Records of scene-based questions
>> begin

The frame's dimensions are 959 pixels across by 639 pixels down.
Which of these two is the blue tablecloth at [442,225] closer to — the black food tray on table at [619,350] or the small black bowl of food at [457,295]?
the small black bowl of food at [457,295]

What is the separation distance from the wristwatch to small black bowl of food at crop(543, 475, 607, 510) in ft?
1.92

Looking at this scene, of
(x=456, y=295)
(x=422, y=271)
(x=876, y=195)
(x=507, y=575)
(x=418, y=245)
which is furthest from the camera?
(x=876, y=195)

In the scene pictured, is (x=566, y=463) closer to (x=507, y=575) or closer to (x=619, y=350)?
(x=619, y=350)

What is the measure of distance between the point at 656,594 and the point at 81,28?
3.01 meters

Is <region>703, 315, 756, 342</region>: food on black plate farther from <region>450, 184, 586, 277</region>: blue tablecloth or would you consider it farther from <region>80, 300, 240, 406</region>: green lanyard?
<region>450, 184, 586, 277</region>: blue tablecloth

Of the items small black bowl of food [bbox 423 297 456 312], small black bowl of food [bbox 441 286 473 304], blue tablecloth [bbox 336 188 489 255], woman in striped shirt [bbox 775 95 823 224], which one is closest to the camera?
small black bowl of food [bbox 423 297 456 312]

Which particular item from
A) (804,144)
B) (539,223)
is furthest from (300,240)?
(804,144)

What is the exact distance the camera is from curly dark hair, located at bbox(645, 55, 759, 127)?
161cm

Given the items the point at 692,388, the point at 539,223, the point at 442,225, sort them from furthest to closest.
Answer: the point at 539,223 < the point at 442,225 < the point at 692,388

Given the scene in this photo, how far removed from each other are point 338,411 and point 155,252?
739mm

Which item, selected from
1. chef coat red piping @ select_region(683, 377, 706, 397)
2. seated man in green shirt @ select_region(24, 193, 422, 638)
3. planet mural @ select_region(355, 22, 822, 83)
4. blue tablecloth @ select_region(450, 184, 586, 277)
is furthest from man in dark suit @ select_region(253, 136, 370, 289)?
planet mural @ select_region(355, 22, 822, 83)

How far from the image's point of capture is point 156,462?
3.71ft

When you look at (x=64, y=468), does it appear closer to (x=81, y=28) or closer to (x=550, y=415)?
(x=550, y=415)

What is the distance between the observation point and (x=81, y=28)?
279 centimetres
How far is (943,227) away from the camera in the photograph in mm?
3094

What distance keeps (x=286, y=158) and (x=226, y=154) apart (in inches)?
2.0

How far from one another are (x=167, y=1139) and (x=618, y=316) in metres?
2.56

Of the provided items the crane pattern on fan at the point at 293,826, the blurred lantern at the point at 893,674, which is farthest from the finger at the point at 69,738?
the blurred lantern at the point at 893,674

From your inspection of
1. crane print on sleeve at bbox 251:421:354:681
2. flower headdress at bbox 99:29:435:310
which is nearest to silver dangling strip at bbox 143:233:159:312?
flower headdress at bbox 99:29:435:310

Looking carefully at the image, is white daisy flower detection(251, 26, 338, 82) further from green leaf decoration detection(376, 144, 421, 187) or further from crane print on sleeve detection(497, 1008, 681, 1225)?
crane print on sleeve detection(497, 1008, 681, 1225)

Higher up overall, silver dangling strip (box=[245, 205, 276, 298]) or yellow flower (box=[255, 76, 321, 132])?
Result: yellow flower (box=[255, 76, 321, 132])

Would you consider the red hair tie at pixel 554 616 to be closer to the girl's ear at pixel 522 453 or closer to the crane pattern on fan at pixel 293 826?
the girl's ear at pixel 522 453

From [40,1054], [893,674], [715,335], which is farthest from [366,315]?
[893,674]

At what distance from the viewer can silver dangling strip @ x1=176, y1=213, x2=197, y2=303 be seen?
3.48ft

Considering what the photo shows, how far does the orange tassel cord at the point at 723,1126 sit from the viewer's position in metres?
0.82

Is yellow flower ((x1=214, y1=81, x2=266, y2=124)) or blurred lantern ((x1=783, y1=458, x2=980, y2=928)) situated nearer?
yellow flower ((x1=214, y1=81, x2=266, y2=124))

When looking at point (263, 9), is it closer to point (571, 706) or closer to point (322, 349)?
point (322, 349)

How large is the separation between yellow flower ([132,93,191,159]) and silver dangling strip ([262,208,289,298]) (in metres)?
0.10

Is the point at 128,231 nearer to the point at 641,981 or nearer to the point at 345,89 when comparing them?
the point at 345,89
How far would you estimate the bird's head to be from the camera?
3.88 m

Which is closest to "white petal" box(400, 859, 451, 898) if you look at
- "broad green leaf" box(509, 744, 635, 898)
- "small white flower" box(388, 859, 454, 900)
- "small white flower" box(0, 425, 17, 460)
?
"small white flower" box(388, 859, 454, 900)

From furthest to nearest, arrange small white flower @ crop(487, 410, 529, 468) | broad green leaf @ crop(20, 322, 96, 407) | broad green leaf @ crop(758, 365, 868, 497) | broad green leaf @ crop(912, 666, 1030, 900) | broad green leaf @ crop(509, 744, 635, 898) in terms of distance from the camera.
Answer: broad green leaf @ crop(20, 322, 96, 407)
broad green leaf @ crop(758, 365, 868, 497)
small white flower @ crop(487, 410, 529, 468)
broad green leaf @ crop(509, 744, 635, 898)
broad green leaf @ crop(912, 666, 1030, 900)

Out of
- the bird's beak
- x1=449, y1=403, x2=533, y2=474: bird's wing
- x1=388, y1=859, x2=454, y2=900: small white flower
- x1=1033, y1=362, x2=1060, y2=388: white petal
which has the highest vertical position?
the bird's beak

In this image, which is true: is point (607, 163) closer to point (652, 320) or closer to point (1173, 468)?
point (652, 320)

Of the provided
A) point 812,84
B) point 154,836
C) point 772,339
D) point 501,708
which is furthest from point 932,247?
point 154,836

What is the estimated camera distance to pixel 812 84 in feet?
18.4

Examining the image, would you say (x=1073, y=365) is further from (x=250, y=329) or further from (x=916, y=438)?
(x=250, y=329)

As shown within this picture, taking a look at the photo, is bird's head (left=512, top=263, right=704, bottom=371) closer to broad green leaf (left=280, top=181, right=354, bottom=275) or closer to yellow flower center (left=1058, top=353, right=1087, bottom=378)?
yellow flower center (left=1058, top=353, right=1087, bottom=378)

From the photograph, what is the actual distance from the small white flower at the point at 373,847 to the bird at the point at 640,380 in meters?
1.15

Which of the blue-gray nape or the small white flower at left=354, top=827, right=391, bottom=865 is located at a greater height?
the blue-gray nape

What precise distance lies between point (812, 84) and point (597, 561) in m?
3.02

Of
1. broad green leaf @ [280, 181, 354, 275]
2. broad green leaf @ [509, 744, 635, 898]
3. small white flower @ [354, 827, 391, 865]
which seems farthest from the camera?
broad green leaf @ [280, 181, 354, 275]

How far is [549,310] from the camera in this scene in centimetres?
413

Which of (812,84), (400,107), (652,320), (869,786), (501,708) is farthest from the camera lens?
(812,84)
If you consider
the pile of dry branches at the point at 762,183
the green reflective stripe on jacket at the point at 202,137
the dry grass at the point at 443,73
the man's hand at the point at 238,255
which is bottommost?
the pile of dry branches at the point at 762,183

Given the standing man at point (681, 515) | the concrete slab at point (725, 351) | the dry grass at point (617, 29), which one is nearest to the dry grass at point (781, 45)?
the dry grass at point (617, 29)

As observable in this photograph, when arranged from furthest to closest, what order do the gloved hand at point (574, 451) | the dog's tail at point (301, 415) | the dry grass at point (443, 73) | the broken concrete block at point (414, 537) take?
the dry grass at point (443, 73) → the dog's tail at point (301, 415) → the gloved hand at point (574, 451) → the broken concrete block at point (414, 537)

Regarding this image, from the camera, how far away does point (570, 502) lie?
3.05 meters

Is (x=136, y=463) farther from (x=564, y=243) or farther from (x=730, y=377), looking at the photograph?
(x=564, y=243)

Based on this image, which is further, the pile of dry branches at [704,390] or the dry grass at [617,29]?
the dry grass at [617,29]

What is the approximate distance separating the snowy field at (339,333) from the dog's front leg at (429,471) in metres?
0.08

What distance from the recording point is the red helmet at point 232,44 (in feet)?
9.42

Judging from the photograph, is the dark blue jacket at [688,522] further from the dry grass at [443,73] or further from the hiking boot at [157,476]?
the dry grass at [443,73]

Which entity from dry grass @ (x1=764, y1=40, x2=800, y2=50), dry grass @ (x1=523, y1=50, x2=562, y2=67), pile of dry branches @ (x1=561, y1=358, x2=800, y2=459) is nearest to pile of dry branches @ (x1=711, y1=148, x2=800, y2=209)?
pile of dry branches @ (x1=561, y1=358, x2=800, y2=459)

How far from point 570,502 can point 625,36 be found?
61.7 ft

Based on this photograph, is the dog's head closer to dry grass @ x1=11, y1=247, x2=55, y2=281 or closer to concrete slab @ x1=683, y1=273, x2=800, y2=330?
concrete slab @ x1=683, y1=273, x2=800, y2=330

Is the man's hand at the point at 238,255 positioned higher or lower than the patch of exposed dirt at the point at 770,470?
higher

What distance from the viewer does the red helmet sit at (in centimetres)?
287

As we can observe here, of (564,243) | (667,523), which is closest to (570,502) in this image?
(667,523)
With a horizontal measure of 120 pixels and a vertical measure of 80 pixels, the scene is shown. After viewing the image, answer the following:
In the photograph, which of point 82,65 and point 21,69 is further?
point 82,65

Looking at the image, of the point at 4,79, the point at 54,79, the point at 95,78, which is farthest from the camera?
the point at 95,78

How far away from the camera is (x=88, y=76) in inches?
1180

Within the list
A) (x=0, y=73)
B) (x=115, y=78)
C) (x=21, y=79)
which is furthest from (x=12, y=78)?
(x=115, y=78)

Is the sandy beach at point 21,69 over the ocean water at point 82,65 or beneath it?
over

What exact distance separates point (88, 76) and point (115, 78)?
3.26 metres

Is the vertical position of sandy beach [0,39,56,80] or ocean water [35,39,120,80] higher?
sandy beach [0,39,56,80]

>> end

Exercise instructions →
Please convert the records into a numbered list, starting with their first line and going on through the line containing "3.01 meters", with blank lines left out.

Result →
1. The frame's dimensions are 959 pixels across by 639 pixels down.
2. Which of these two is the blue tablecloth at [442,225] closer to — the black food tray on table at [619,350] or the small black bowl of food at [457,295]?
3. the small black bowl of food at [457,295]
4. What is the separation distance from the wristwatch to small black bowl of food at crop(543, 475, 607, 510) in ft?
5. 1.92
6. Looking at this scene, of
7. (x=456, y=295)
8. (x=422, y=271)
9. (x=876, y=195)
10. (x=507, y=575)
11. (x=418, y=245)
12. which is furthest from the camera?
13. (x=876, y=195)
14. In the scene pictured, is (x=566, y=463) closer to (x=507, y=575) or closer to (x=619, y=350)?
15. (x=619, y=350)
16. What is the measure of distance between the point at 656,594 and the point at 81,28?
17. 3.01 meters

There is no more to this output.